• _Задачи_:
A) Перечислите все товары, которые значились в судовых документах зафрахтованного судна, согласно отрывку о помощи частям КПК на Шаньдунском полуострове.
B) Продолжите отрывок о помощи частям КПК на Шаньдунском полуострове после его последнего предложения.

• _Отрывок_:
Вспоминается и наша помощь частям КПК, действовавшим в районе Шаньдунского полуострова.
Однажды пришел ко мне Хань Гуан и без обычных вступлений передал мне от имени КПК просьбу срочно помочь революционным частям Шаньдунского полуострова оружием и боеприпасами. Говорил он взволнованно и не скрывая тревоги за судьбу этой разрозненной гоминьдановцами и американскими морскими пехотинцами, обескровленной группировки революционных сил, прижатых к побережью. Гоминьдановцы, готовясь нанести последний удар, перегруппировывали свои части. Медлить было нельзя.
Мы понимали опасность, с какой столкнулись революционные части на Шаньдуне, как и то, что, кроме нас, в это время никто не окажет им помощь. Но как это было сделать, не осложняя отношений с правительством Чан Кайши?
После коллективного обсуждения этого нелегкого вопроса Военный совет армии пришел к выводу, что откликнуться на просьбу ЦК КПК мы можем только при помощи местных китайских коммерсантов.
Управление тыла армии поддерживало тесную связь с купцом, который тогда не пожелал раскрывать себя и назвался нам как купец «Ц». Он располагал своими отделениями банка в Азии, Африке и Южной Америке, мог закупать и привозить куда угодно любой товар. «Ц» имел деловые отношения с нашими внешнеторговыми организациями и часто выражал удовлетворение их точностью и аккуратностью. Кстати, я слышал такие отзывы о нашем тогдашнем Внешторге и от японских бизнесменов.
Так вот, к купцу «Ц» мы и обратились с просьбой зафрахтовать для Совета профсоюзов торговое судно. Его клеркам удалось сделать это быстро, и зафрахтованное судно типа «либерти» без промедления было загружено дальнинскими рабочими, как значилось в судовых документах, пшеницей, гаоляном и чумизой. На самом же деле главным [230] «товаром», правда, замаскированным от лишних глаз, были оружие и боеприпасы. Оставалось переправить его через пролив Бохай в условное место на Шаньдуне, что и было сделано. Вся операция заняла менее пяти суток.
Этот «профсоюзный подарок» был, может, и невелик, но, подоспевший ко времени, расценивался нашими друзьями на вес золота, о чем мне вскоре рассказал Хань Гуан.
Оказывается, гоминьдановские генералы, зная о тяжелом положении войск КПК на Шаньдунском полуострове и предвидя легкую победу, не спеша готовили наступление и совсем не позаботились о прикрытии своих флангов и тыла.

• _Фрагмент набора данных_:
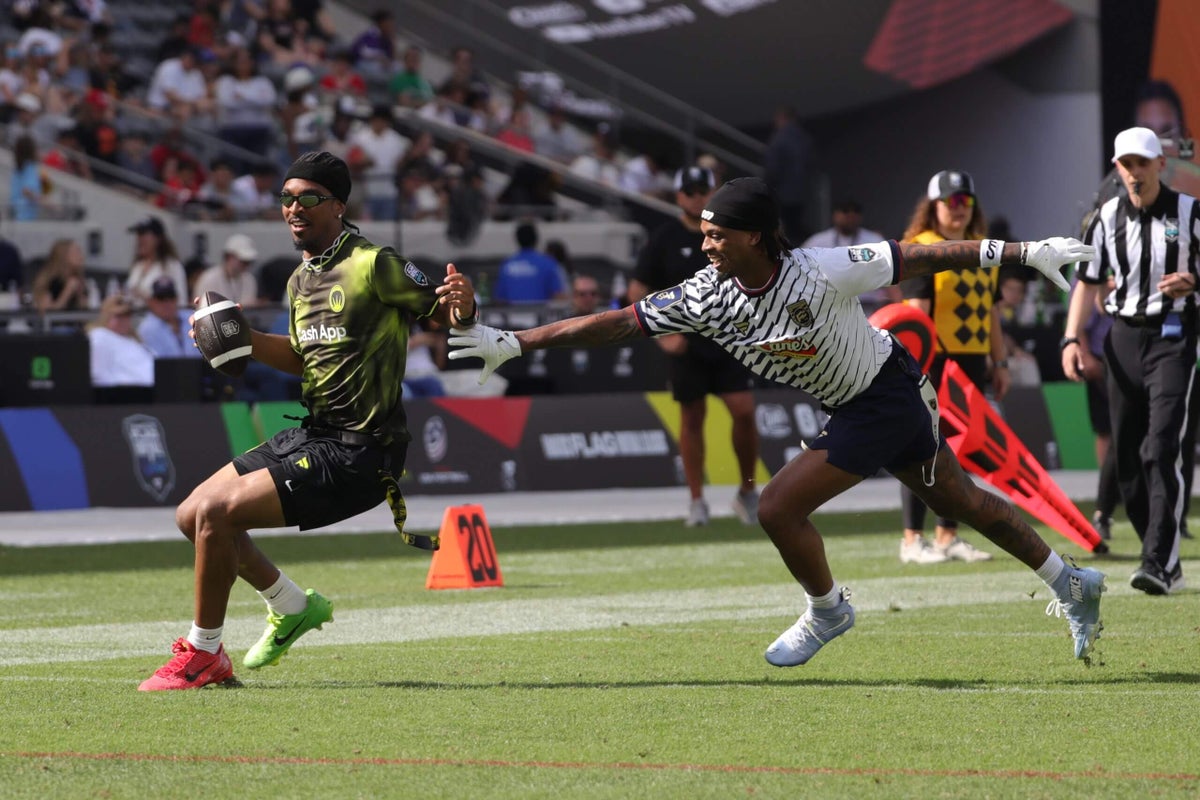 Jayden Daniels’ flag football experiment had Commanders leaders nervous but supportive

• _Результаты выполнения_:
A) Пшеница, гаолян и чумиза.

B)
Командование войск КПК воспользовалось этим и, вооружив наиболее крепкие части, нанесло внезапный и успешный удар по гоминьдановцам. Было взято большое количество пленных, захвачены американское оружие и боеприпасы. Все это позволило довооружить революционные части и продолжать борьбу.
Хань Гуан, как всегда, от имени ЦК КПК сердечно поблагодарил нас за эту помощь.
В конце августа мы снова встретились с Сяо Цзингуаном и Хань Гуаном в Порт-Артуре. Сяо Цзингуан объявил, что Военный совет ОДА наградил И. И. Людникова и меня золотыми часами. Во врученном мне специальном адресе был такой текст:
«Товарищу генерал-лейтенанту Бойко В. Р.
В знак благодарности за оказанную Вами заботу и помощь китайской революции, в связи с годовщиной освобождения Маньчжурии, от имени Объединенной демократической армии Маньчжурии дарю на память золотые часы.
С приветом Сяо Цзингуан
24 августа 1946 года».
Такой же дарственный адрес был вручен и Ивану Ильичу Людникову.
Я бережно храню этот документ и часы. Для меня они являются символом моих дружеских отношений с китайскими товарищами, сыгравшими немалую роль в освободительной борьбе своего народа.
Сяо Цзингуан рассказал нам в тот раз, как части ОДА отвечали на нашу помощь своими боевыми делами. Не ввязываясь в затяжные бои, они наносили по гоминьдановский войскам короткие чувствительные удары, эффективность которых месяц от месяца возрастала.
Эти первые успехи Сяо Цзингуан связывал с тем, что [231] ОДА была с нашей помощью снабжена оружием лучше, чем войска КПК, сражавшиеся с гоминьдановцами в других районах Китая.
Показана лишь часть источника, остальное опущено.